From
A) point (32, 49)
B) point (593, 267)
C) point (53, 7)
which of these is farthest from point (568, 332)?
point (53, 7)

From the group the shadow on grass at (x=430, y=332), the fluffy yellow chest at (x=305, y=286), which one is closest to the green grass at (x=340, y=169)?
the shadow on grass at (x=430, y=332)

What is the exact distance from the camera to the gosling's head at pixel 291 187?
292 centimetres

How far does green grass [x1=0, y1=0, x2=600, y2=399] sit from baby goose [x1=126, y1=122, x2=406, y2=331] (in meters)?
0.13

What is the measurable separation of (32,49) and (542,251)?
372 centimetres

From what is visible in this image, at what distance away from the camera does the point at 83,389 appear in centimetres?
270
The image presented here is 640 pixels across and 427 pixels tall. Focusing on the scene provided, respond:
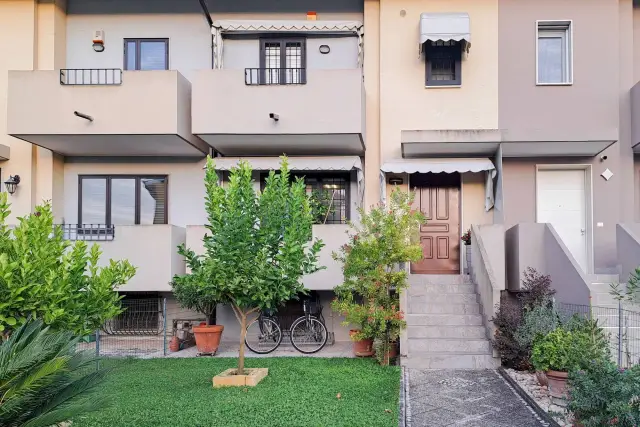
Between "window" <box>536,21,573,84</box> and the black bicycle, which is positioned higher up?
"window" <box>536,21,573,84</box>

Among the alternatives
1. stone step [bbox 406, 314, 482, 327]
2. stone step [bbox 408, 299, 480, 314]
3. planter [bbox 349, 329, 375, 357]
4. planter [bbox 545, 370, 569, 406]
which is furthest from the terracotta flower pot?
planter [bbox 349, 329, 375, 357]

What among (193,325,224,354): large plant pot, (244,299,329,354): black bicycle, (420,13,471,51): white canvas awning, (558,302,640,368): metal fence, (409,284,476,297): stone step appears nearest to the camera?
(558,302,640,368): metal fence

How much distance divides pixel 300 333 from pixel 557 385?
6874 mm

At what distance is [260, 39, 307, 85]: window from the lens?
52.9 feet

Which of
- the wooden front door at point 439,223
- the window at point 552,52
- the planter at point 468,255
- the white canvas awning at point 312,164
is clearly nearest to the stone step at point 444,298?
the planter at point 468,255

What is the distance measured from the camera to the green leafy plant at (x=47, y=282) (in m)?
6.34

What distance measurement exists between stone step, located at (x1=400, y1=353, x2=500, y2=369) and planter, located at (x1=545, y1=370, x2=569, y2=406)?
252 cm

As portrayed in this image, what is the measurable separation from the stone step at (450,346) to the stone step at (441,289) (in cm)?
168

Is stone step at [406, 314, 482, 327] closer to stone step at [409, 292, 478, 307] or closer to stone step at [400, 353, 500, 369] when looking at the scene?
stone step at [409, 292, 478, 307]

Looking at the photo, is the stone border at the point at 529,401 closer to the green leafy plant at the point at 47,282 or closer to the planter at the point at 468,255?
the planter at the point at 468,255

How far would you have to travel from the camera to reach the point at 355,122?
555 inches

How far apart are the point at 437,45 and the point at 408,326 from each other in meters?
7.44

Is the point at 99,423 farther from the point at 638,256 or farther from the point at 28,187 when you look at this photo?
the point at 638,256

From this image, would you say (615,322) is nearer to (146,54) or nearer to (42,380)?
(42,380)
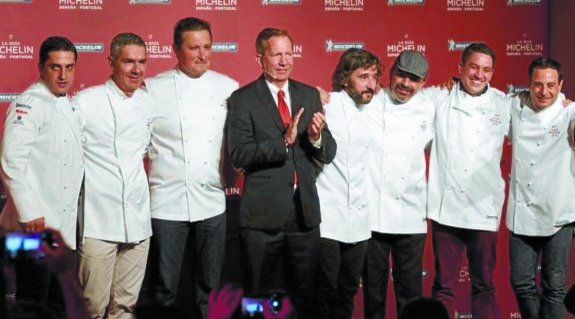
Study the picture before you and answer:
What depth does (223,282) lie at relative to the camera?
5836 millimetres

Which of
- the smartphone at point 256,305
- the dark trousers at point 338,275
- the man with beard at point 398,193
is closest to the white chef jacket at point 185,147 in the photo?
the dark trousers at point 338,275

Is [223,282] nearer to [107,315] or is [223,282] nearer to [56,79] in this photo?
[107,315]

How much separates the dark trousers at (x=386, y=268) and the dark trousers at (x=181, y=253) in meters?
0.81

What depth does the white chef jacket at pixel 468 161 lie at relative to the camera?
217 inches

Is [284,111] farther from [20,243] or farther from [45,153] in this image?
[20,243]

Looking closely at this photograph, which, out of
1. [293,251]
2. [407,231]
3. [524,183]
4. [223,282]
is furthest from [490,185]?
[223,282]

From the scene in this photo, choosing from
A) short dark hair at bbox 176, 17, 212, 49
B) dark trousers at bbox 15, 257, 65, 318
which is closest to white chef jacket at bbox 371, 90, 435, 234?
short dark hair at bbox 176, 17, 212, 49

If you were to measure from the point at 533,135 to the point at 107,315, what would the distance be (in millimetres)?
2509

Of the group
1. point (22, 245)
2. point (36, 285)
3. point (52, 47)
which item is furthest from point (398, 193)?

● What to work on
Exact duplication of all the records is required; pictures are omitted from the copy.

● Response to the task
From
A) point (32, 49)
B) point (593, 267)
C) point (53, 7)
which of these is farthest from point (568, 332)?
point (53, 7)

From the group the shadow on grass at (x=430, y=332), the fluffy yellow chest at (x=305, y=286), which one is closest to the green grass at (x=340, y=169)?
the shadow on grass at (x=430, y=332)

What is the exact distance from the camera to the gosling's head at pixel 291 187?
292 centimetres

How far does green grass [x1=0, y1=0, x2=600, y2=399] sit from baby goose [x1=126, y1=122, x2=406, y2=331] (in meters)?
0.13

What is the measurable separation of (32,49) and (542,251)?
372 centimetres

From what is visible in this image, at what distance away from the camera does the point at 83,389 appear in centimetres?
270
The image presented here is 640 pixels across and 427 pixels tall. Focusing on the scene provided, respond:
Between "window" <box>536,21,573,84</box> and the black bicycle, which is positioned higher up?
"window" <box>536,21,573,84</box>

Among the alternatives
1. stone step [bbox 406, 314, 482, 327]
2. stone step [bbox 408, 299, 480, 314]
3. planter [bbox 349, 329, 375, 357]
4. planter [bbox 545, 370, 569, 406]
which is furthest from the terracotta flower pot?
planter [bbox 349, 329, 375, 357]

What among (193,325,224,354): large plant pot, (244,299,329,354): black bicycle, (420,13,471,51): white canvas awning, (558,302,640,368): metal fence, (409,284,476,297): stone step appears nearest to the camera?
(558,302,640,368): metal fence

How much distance divides pixel 300 333 from pixel 557 385?
6874 mm

At what distance is [260, 39, 307, 85]: window from the lens?
52.9 feet

Which of
- the wooden front door at point 439,223
- the window at point 552,52
- the planter at point 468,255
- the white canvas awning at point 312,164
is clearly nearest to the stone step at point 444,298?
the planter at point 468,255

What is the distance measured from the camera to the green leafy plant at (x=47, y=282) (in m)?
6.34

What distance measurement exists between stone step, located at (x1=400, y1=353, x2=500, y2=369) and planter, located at (x1=545, y1=370, x2=569, y2=406)?
252 cm

As portrayed in this image, what is the measurable separation from the stone step at (450,346) to the stone step at (441,289) (in cm)?
168

Is stone step at [406, 314, 482, 327] closer to stone step at [409, 292, 478, 307] or closer to stone step at [400, 353, 500, 369] when looking at the scene?
stone step at [409, 292, 478, 307]

Looking at the photo, is the stone border at the point at 529,401 closer to the green leafy plant at the point at 47,282 or closer to the planter at the point at 468,255?
the planter at the point at 468,255

How far would you have to travel from the camera to reach the point at 355,122?
555 inches

How far apart are the point at 437,45 and the point at 408,326 from each other in meters?
7.44

Is the point at 99,423 farther from the point at 638,256 or farther from the point at 28,187 when you look at this photo?
the point at 638,256

From this image, would you say (615,322) is nearer to (146,54) or nearer to (42,380)?
(42,380)
Study the picture before you and answer:
What depth does (223,282) lie at relative to the camera?
5836 millimetres

Which of
- the smartphone at point 256,305
- the dark trousers at point 338,275
- the man with beard at point 398,193
is closest to the white chef jacket at point 185,147 in the photo?
the dark trousers at point 338,275

Is [223,282] nearer to [107,315] or is [223,282] nearer to [56,79] in this photo?
[107,315]

How much separates the dark trousers at (x=386, y=268) and the dark trousers at (x=181, y=253) in meters?
0.81

What depth does the white chef jacket at pixel 468 161 lie at relative to the camera?
217 inches

Is [284,111] farther from [20,243] or farther from [45,153] in this image?
[20,243]

Looking closely at this photograph, which, out of
1. [293,251]
2. [407,231]
3. [524,183]
4. [223,282]
is furthest from [490,185]?
[223,282]

From the scene in this photo, choosing from
A) short dark hair at bbox 176, 17, 212, 49
B) dark trousers at bbox 15, 257, 65, 318
which is closest to white chef jacket at bbox 371, 90, 435, 234?
short dark hair at bbox 176, 17, 212, 49

If you were to measure from the point at 533,135 to the point at 107,315, what would the distance be (in millimetres)?
2509

Of the group
1. point (22, 245)
2. point (36, 285)
3. point (52, 47)
which item is furthest from point (398, 193)?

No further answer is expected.